Friesen v. Chicago, Rock Island & Pacific Railroad

524 P.2d 1141, 215 Kan. 316, 1974 Kan. LEXIS 498
CourtSupreme Court of Kansas
DecidedJuly 17, 1974
Docket47,301
StatusPublished
Cited by26 cases

This text of 524 P.2d 1141 (Friesen v. Chicago, Rock Island & Pacific Railroad) is published on Counsel Stack Legal Research, covering Supreme Court of Kansas primary law. Counsel Stack provides free access to over 12 million legal documents including statutes, case law, regulations, and constitutions.

Bluebook
Friesen v. Chicago, Rock Island & Pacific Railroad, 524 P.2d 1141, 215 Kan. 316, 1974 Kan. LEXIS 498 (kan 1974).

Opinion

The opinion of the court was delivered by

Owsley, J.:

This litigation arose out of a railroad crossing accident on January 6, 1971, at the north edge of Meade, Kansas, resulting in the death of Jonas W. Friesen, the driver of a pickup truck involved in the accident. The case was submitted to a jury on the issue of the negligence of the defendant railroad and its engineer, R. J. Scarbrough. The jury returned a verdict for the defendants. Plaintiffs appeal, claiming prejudicial error of the trial court in the giving and refusing of instructions and in the exclusion of testimony; in sustaining a motion at the close of all the evidence removing the issue of gross and wanton negligence of the defendant railroad from the case before submission to the jury; and in failing and refusing to instruct on plaintiffs’ theory of last clear chance.

Prior to the collision, there was a ten-inch snow at Meade on January 3, 1971, and tire entire area was covered with snow. All of the highways and roadways in the vicinity were covered with packed snow and ice, including Highway K-23 where it crossed the Rock Island tracks on the north edge of Meade.

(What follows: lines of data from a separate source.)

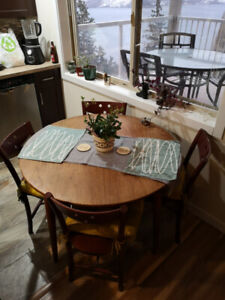 Dining Table + Chairs + Cushions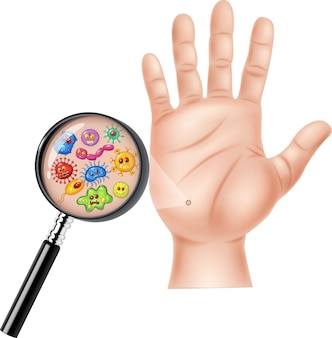 Illustration de la main sale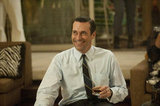 Jon Hamm as Don Draper on Mad Men.  Photo courtesy of AMC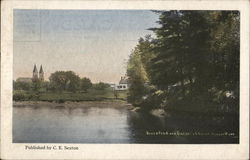 Bruce Pond and Catholic Church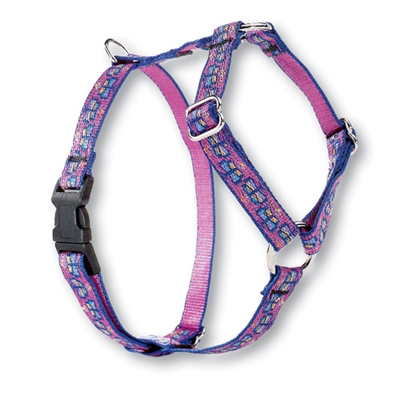 "Retired LupinePet Flutterby 9-14"" Roman Harness - Small Dog"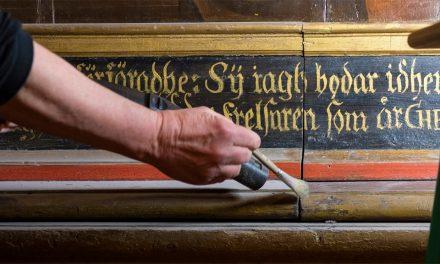 Lunds stift får mest till det kyrkliga kulturarvet
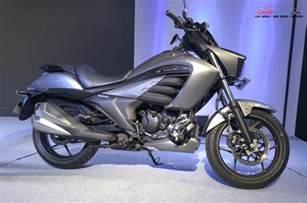 Suzuki 150 Price Suzuki Intruder 150 Vs Bajaj Avenger 150 Specs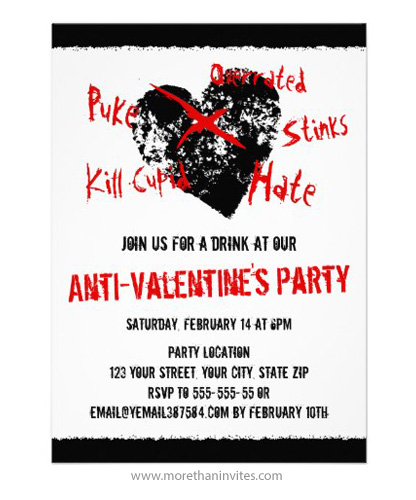 anti valentines day singles party invitation with black distressed heart
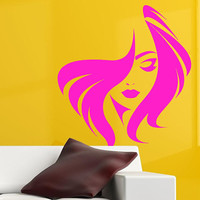 Fashion Face Decal, Hair Salon Decal, Store Front Decal, Beauty Salon Decor, Spa Salon Decor, Girl Face Decal, Trending Beauty Decor  nm081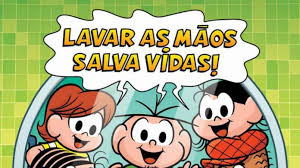 Coronavírus: Turma da Mônica faz maratona na web para ajudar quem ...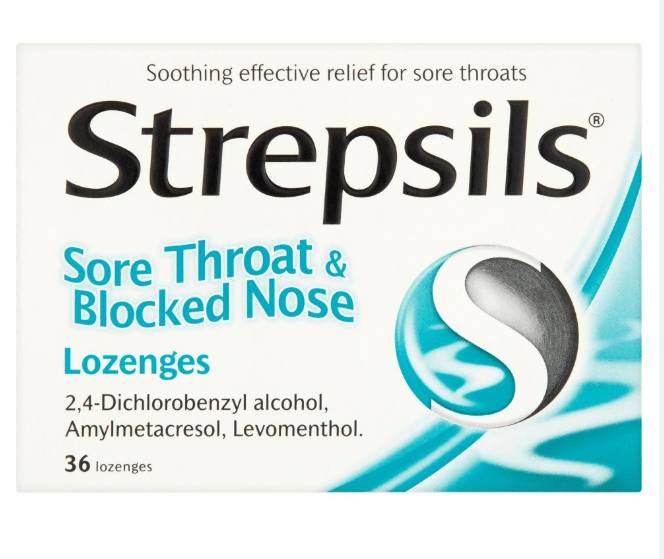 Viên ngậm Strepsils Sore Throat & Blocked Nose Lozengers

At the location of the accident there were three sets of tracks. The northernmost track was a siding track; thirty-two feet south of *318 this track and parallel to it was the Rock Island main line; and south of the main line was another siding track. The three sets of tracks ran east and west and the highway ran north and south. A short distance north of the north siding track and west of the highway was an asphalt driveway thirty-eight and one-half feet in width, which ran west from the highway approximately 189 feet to the Co-op elevator. The south edge of the drive was fifty-two and one-half feet from the main line and the north edge of the driveway was approximately ninety-one feet from the main line. The Western Concrete Ready Mix plant was located on the east side of the highway, opposite this driveway. On the morning of January 6, 1971, employees of this plant, the Co-op elevator, and the City of Meade had been back and forth across the crossing and, although there was snow on the crossing as there was over the entire area, they experienced no particular difficulty in crossing the tracks.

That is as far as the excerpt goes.